Amanda Robson, Partner, Cowboy Ventures

“Continuing from the landmark genAI legal cases unfolding now, I think people will come to realize that a large portion of the data being ingested by these models comes from consumers who have been adding their personal data to the web and not controlling where it goes or how it’s used. As companies like Reddit try to monetize their data heading into AI projects, I suspect individuals will realize they are ultimately the source of value and raw data to create these foundational models, bringing renewed focus back to consumer data, privacy and monetization.”

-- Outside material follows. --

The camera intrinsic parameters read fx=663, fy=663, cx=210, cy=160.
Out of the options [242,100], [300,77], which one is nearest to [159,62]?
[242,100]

Riley Rodgers, Principal, Valia Ventures

“When generative AI can now be used to create information that, barring significant fact checking, is false/fake/misleading, and it can do it at a scale 10X, 100X, 1000X more than we have now, what are the consequences from a local, national, international safety perspective? I fear overall “trust” across these spectrums will continue to go down, political instability will continue to arise, and unfortunately conflict will follow.”